SELECTED EXTRACT:
★ ★ ★ ★
# US expats must close Brokerage Accounts in Wells Fargo?



## maximice (Feb 23, 2013)

Has anyone encountered this? 

Wells Fargo has written to me giving me 30 days to close my account with them (which I have held for 10 years), because they are not allowed to offer financial services in the UAE.

They will freeze my account if I do not move the funds by March 15th.

I am shocked and not sure where I can move this account to (that's where I hold my brokerage, my 401-k, my pension, etc.)

If anyone has been through this, please help. Thanks.


----------



## twostep (Apr 3, 2008)

There are still a number of international banks in Dubai which offer services such as the ones you are looking for. Google, talk to colleagues, talk to whoever handles expats in HR.


----------



## frankybaby43 (Jul 9, 2013)

*reply*



maximice said:


> Has anyone encountered this?
> 
> Wells Fargo has written to me giving me 30 days to close my account with them (which I have held for 10 years), because they are not allowed to offer financial services in the UAE.
> 
> ...


I am too am being evicted by new owners of Smith Barney, Morgan Stanley after 13 years of doing business with them. Trying to transfer to Charles Schwab which does business with US expats. How I wish the ACLU or someone would start a class action suit against these Wall street gangsters


----------
★ ★ ★ ★
DATA EXCERPTS:

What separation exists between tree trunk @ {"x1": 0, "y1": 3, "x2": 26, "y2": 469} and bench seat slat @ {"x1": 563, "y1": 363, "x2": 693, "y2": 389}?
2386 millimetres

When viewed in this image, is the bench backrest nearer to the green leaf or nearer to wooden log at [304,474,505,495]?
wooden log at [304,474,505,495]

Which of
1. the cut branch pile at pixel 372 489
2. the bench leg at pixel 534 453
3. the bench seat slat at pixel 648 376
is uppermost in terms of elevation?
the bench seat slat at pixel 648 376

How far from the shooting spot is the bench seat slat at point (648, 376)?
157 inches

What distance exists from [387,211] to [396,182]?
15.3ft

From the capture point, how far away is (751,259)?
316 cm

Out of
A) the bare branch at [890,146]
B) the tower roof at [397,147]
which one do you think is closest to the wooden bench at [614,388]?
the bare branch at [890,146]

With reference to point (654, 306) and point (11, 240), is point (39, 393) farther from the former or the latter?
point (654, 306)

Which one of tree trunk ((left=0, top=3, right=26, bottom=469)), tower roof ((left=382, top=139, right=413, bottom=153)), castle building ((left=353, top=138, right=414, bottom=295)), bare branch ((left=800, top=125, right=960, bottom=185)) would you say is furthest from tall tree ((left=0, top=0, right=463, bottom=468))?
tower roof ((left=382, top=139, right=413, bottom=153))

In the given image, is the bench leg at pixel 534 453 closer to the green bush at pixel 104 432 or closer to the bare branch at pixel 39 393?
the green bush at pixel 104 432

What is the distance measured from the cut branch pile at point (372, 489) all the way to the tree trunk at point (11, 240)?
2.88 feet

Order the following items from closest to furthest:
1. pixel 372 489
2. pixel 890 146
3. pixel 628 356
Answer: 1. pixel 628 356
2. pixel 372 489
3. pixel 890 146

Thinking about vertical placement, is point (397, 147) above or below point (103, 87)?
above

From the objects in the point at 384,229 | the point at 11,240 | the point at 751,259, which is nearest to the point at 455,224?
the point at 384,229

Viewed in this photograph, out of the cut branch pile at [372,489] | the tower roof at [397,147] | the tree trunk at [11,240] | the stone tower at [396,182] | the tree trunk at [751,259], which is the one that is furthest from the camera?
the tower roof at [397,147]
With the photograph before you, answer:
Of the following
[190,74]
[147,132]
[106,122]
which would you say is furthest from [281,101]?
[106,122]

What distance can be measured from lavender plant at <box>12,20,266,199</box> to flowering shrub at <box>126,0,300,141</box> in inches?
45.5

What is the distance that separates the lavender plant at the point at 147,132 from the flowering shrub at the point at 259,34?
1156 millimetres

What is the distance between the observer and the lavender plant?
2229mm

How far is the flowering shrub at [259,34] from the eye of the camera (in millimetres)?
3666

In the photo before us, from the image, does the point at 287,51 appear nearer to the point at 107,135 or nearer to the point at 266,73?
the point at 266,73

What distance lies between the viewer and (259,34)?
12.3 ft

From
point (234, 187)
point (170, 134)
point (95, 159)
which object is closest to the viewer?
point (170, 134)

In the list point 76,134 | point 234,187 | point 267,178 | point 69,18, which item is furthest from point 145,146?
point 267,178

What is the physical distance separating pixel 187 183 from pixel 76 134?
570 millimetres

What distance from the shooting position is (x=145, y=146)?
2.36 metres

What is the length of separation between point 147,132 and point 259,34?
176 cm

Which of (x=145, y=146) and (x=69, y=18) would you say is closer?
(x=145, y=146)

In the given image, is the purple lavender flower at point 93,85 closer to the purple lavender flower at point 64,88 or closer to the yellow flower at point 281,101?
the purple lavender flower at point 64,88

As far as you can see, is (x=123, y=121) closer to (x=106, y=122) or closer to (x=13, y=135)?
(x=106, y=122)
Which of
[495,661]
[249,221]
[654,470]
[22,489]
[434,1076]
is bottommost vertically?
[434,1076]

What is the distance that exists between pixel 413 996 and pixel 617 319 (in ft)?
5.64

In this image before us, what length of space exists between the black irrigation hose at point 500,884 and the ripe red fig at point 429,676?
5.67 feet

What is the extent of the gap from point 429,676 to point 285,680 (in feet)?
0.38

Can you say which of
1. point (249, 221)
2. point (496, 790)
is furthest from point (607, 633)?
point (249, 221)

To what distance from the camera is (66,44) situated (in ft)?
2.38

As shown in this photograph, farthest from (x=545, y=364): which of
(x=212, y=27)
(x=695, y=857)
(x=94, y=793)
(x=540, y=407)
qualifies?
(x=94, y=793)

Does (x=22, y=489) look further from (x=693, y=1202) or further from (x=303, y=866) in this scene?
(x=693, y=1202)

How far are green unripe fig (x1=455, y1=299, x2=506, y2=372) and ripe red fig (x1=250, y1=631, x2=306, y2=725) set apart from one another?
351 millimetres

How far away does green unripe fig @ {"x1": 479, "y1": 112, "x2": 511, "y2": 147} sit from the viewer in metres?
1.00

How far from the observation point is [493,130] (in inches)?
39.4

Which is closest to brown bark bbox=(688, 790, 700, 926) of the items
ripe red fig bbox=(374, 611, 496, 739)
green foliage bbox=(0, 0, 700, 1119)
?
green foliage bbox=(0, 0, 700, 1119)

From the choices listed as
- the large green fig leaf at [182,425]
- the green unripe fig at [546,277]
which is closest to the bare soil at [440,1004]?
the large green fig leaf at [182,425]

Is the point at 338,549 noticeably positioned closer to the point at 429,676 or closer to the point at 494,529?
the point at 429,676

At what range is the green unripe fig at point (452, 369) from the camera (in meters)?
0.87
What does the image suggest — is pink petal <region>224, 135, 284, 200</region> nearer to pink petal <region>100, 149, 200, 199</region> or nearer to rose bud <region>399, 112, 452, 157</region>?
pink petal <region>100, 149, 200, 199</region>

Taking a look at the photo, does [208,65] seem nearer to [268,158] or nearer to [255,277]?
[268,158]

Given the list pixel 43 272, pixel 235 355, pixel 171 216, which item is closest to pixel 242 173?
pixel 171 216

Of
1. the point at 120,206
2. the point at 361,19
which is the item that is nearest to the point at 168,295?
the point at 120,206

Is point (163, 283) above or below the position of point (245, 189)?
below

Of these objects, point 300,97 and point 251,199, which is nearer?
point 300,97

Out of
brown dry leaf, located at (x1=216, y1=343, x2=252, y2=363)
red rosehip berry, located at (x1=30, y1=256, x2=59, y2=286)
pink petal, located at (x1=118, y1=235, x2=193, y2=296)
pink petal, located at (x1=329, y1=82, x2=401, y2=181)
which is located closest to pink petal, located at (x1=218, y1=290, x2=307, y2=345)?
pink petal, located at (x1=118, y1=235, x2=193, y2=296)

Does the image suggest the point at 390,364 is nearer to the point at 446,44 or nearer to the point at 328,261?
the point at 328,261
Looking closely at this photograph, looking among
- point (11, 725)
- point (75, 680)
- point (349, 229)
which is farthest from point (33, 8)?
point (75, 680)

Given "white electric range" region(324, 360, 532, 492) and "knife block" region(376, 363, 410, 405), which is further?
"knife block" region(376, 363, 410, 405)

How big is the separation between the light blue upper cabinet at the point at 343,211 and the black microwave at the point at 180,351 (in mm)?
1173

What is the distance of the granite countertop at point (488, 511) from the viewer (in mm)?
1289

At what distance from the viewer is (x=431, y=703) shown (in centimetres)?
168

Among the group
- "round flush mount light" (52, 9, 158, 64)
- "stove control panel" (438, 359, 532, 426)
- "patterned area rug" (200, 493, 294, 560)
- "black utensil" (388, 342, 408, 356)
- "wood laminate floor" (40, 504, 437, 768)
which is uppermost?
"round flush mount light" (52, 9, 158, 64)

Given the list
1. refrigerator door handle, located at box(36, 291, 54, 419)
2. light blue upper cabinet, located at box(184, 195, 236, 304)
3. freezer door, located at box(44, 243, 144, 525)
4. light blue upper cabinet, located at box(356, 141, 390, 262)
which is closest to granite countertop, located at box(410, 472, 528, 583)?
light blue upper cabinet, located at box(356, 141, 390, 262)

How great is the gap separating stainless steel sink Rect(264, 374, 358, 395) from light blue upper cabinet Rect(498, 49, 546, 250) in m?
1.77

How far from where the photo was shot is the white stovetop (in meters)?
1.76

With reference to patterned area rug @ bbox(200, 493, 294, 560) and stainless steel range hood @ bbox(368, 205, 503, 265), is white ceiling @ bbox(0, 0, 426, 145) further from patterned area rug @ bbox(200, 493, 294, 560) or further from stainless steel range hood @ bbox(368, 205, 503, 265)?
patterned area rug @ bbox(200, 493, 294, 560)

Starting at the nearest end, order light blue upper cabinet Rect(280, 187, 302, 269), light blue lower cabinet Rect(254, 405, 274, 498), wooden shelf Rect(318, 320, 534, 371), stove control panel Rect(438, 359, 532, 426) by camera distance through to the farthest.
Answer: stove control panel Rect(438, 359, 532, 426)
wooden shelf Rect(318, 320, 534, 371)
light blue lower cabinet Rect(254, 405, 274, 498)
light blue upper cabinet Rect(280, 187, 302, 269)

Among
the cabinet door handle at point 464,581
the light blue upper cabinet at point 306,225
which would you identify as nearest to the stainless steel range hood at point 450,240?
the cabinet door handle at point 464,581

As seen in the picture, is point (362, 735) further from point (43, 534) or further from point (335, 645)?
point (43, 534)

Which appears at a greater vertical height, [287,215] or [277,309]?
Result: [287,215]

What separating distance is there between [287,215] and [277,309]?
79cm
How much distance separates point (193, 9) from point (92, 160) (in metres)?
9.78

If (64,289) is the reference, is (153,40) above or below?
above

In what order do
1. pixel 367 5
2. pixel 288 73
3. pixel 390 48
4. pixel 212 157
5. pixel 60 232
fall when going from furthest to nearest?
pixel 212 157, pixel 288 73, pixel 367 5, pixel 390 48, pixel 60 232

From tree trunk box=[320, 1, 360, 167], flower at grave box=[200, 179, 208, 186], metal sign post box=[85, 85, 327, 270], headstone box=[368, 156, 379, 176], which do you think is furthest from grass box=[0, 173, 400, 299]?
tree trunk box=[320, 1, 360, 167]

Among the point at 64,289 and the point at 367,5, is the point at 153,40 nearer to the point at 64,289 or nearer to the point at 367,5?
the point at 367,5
★ ★ ★ ★
TASK PROMPT: In the forum thread about Wells Fargo closing accounts, what is the deadline for moving the funds before the account is frozen?

SOLUTION: March 15th.